▶ [Aufgaben]
1 – In welchem Jahr ist das Wort „Privatrecht“ laut der Buchbesprechung möglicherweise zum ersten Mal belegt?
2 – Gib aus der Buchbesprechung alles von „Die Unterscheidung zwischen“ bis hinunter zu „keinen Abbruch tut.“ wortgetreu wieder.

Auer, Marietta, Der privatrechtliche Diskurs der Moderne. Mohr (Siebeck), Tübingen 2013. X, 204 S. Besprochen von Gerhard Köbler.

 

Die Unterscheidung zwischen einem ius publicum und einem ius privatum wird bereits im römischen Recht angesprochen, doch kommt es zur systematischen Herausbildung eines besonderen öffentlichen Rechtes wohl erst seit dem 16. Jahrhundert. Nach der Verselbständigung von Lehrveranstaltungen über Staat, Verfahren und Strafe wird dann von dem übrigen Recht im 18. und 19. Jahrhundert als Privatrecht gesprochen, wobei das Wort selbst vielleicht erst 1721 belegt ist. Die vorliegende Abhandlung geht nach dem kurzen Vorwort der Verfasserin der Frage nach, wie sich erklären lässt, dass zwar die zunehmende Überlagerung des Privatrechts durch materiale Wertungen vielfach anerkannt wird, dass dies aber der Tragfähigkeit und theoretischen Konjunktur des normativ geschlossenen Privatrechtsmodells einer staatsfernen Privatrechtsgesellschaft anscheinend keinen Abbruch tut.

▶ [Bereitgestelltes Material]
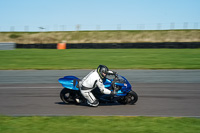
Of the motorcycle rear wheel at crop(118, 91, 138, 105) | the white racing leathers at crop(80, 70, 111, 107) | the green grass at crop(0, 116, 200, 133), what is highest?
the white racing leathers at crop(80, 70, 111, 107)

▶ [Lösungen]
1 – Vielleicht erst 1721.

2 –
Die Unterscheidung zwischen einem ius publicum und einem ius privatum wird bereits im römischen Recht angesprochen, doch kommt es zur systematischen Herausbildung eines besonderen öffentlichen Rechtes wohl erst seit dem 16. Jahrhundert. Nach der Verselbständigung von Lehrveranstaltungen über Staat, Verfahren und Strafe wird dann von dem übrigen Recht im 18. und 19. Jahrhundert als Privatrecht gesprochen, wobei das Wort selbst vielleicht erst 1721 belegt ist. Die vorliegende Abhandlung geht nach dem kurzen Vorwort der Verfasserin der Frage nach, wie sich erklären lässt, dass zwar die zunehmende Überlagerung des Privatrechts durch materiale Wertungen vielfach anerkannt wird, dass dies aber der Tragfähigkeit und theoretischen Konjunktur des normativ geschlossenen Privatrechtsmodells einer staatsfernen Privatrechtsgesellschaft anscheinend keinen Abbruch tut.